START LISTING

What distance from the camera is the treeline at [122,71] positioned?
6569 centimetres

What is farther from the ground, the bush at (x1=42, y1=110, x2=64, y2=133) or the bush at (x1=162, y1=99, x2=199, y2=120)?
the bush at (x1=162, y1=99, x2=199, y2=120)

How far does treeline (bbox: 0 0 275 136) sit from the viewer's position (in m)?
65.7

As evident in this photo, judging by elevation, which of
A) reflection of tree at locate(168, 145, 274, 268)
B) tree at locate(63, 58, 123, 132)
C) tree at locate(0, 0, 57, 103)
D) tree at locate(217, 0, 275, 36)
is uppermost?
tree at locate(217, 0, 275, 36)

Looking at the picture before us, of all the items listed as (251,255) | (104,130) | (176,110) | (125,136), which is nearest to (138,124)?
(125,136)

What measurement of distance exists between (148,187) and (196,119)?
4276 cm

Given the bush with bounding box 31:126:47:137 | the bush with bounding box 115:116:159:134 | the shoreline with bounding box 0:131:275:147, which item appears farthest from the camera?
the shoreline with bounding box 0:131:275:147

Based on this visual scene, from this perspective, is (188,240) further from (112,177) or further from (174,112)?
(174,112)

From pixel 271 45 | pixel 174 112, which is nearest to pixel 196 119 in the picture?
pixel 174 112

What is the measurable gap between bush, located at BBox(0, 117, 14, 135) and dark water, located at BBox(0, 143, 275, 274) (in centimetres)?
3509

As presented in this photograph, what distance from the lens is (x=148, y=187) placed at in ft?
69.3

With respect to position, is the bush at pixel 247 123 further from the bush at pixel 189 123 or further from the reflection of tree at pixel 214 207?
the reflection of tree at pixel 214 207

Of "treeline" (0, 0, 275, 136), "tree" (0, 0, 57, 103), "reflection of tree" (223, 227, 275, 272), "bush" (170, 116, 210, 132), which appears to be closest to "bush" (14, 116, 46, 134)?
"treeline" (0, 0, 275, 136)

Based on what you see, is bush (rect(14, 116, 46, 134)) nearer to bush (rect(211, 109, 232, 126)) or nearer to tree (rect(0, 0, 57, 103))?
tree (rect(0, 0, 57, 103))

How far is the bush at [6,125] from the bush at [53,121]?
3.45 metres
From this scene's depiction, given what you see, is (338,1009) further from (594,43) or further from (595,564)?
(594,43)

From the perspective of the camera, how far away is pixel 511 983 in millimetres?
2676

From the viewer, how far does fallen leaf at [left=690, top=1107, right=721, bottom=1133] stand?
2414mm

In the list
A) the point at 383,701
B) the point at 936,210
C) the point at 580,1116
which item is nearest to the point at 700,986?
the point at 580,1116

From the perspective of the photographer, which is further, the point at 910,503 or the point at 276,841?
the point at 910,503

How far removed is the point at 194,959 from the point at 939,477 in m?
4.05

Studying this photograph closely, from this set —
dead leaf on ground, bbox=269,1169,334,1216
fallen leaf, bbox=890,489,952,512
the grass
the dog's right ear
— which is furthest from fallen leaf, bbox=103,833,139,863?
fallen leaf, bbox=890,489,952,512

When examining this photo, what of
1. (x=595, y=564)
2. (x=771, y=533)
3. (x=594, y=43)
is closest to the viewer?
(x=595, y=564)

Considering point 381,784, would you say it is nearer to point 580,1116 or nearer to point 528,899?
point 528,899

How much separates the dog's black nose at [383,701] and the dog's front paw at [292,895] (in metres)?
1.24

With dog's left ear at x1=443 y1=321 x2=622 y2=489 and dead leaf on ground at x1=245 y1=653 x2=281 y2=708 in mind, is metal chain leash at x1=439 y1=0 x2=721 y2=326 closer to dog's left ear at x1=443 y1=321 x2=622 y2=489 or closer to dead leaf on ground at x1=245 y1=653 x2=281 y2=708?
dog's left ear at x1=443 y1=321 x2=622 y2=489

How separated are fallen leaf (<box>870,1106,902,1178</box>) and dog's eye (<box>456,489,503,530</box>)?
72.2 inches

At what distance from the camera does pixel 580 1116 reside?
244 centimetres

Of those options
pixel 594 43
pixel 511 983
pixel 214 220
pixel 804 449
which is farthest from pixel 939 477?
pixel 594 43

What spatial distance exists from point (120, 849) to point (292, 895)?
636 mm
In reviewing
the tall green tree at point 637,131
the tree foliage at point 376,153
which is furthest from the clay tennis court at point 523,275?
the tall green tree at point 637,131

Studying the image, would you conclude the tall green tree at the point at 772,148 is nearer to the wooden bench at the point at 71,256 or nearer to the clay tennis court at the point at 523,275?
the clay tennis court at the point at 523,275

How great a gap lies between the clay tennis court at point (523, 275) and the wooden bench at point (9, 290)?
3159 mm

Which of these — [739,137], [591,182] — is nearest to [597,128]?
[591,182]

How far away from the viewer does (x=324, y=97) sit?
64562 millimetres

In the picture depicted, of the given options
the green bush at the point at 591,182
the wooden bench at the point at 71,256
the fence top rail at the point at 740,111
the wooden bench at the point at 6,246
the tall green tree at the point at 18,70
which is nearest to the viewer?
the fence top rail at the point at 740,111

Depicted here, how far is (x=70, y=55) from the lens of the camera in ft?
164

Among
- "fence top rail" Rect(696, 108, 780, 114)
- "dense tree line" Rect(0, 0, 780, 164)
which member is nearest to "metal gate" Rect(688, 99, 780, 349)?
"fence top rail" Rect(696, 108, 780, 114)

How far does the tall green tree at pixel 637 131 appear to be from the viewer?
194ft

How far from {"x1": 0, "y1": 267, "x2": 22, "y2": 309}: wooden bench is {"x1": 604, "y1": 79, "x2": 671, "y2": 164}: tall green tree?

END LISTING

* _WHAT THE TASK REQUIRES_
Please arrange the lines from the one holding "How far does the" through the final line, inclusive, as a Markdown table with the columns Row and Line, numbering each row and skipping blank lines.

* _ANSWER IN FULL_
| Row | Line |
|---|---|
| 1 | How far does the tall green tree at pixel 637 131 appear to be from the viewer? |
| 2 | 194ft |
| 3 | How far from {"x1": 0, "y1": 267, "x2": 22, "y2": 309}: wooden bench is {"x1": 604, "y1": 79, "x2": 671, "y2": 164}: tall green tree? |